## Task instructions
Your copy begins at the line with "Heat Shrink, 1" and runs through the end of the data below. Set down only those lines exactly, without pictures.

## Data excerpt
______________________________

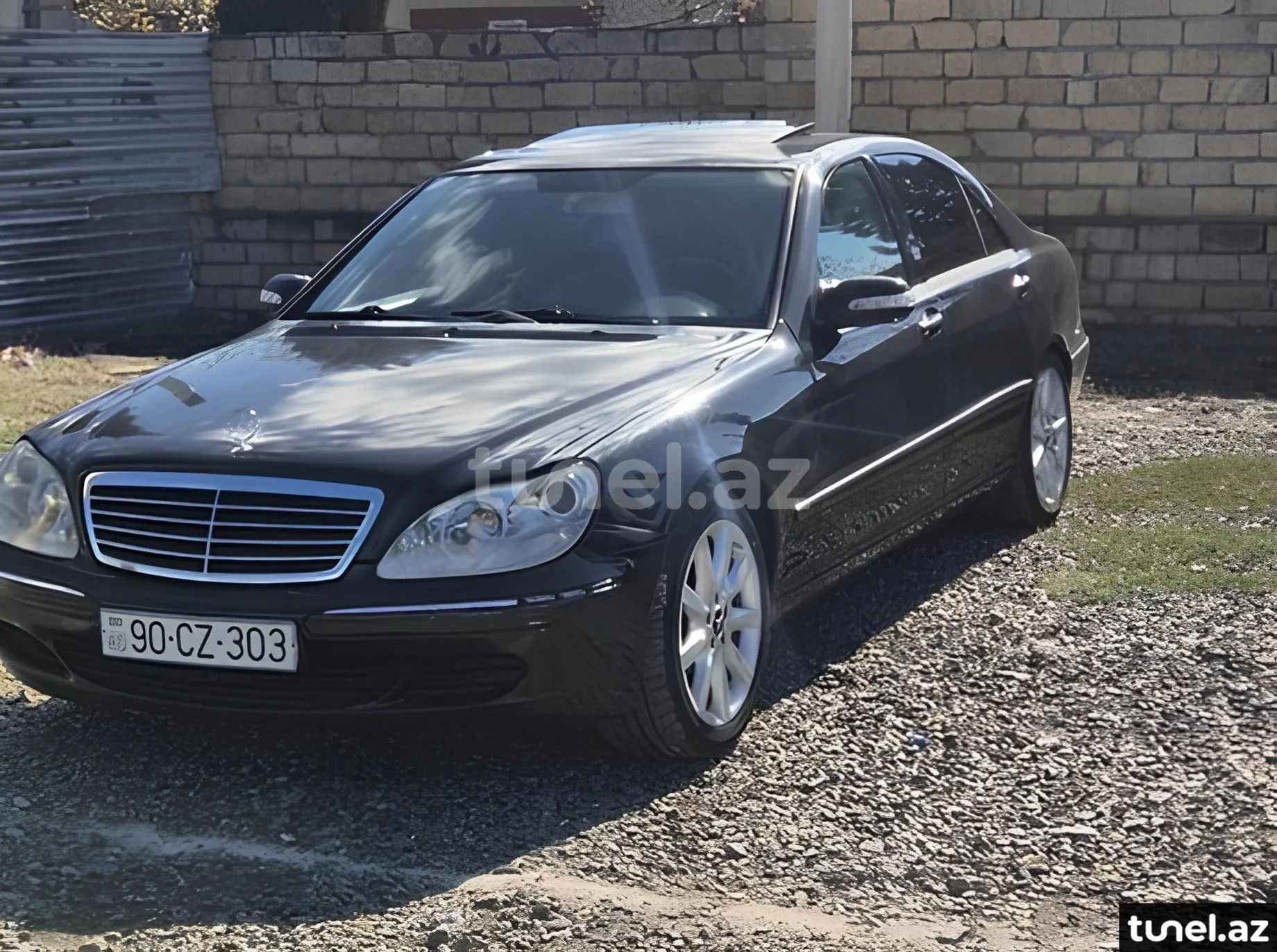 Mercedes S 350 2005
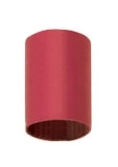 Heat Shrink, 1 1/8 in, Heavy Wall, Red, 1/0-250 MCM Ga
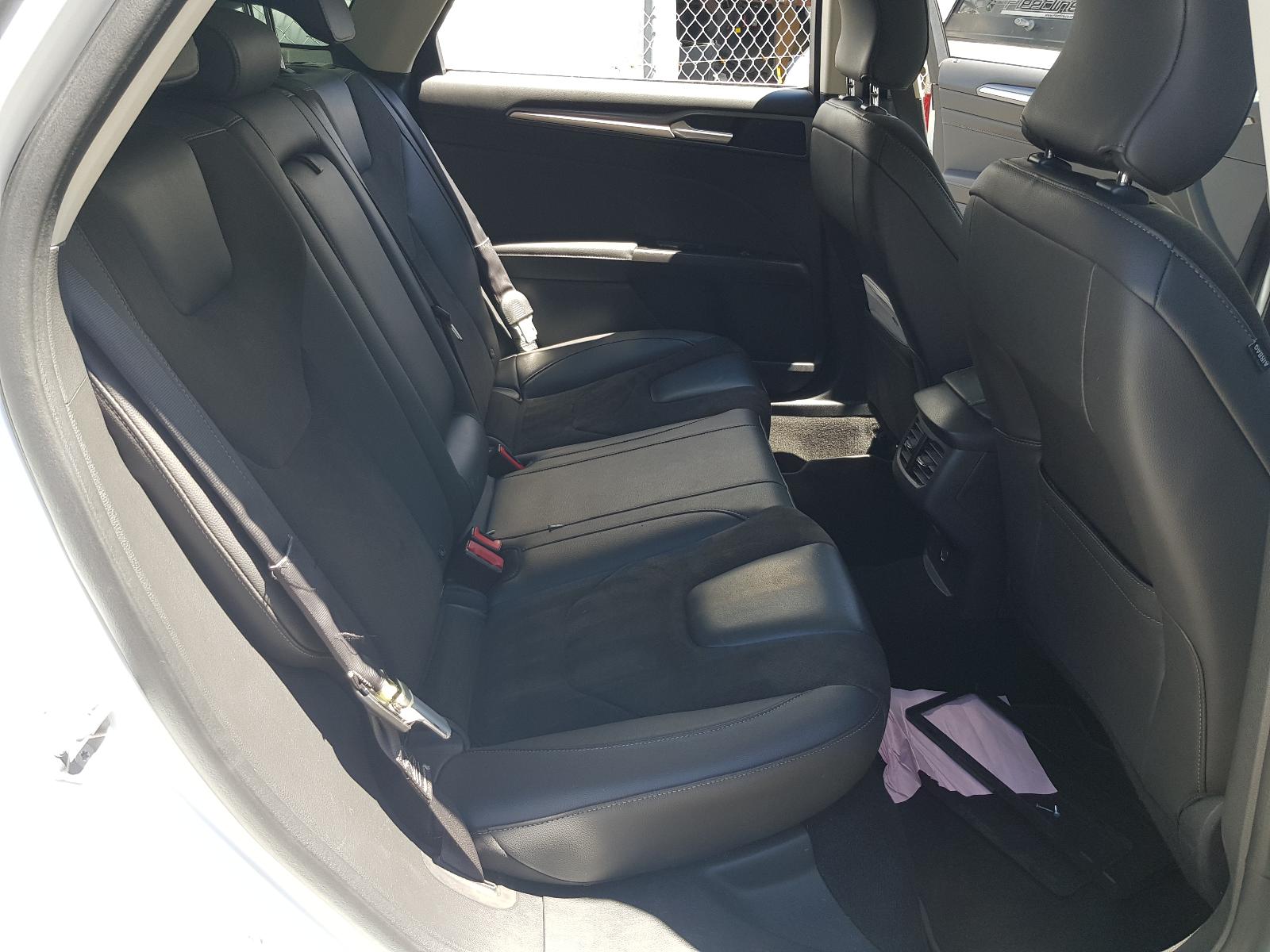 Ford Mondeo - MD 2014-2017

______________________________

## Final answer
 Heat Shrink, 1 1/8 in, Heavy Wall, Red, 1/0-250 MCM Ga
 Ford Mondeo - MD 2014-2017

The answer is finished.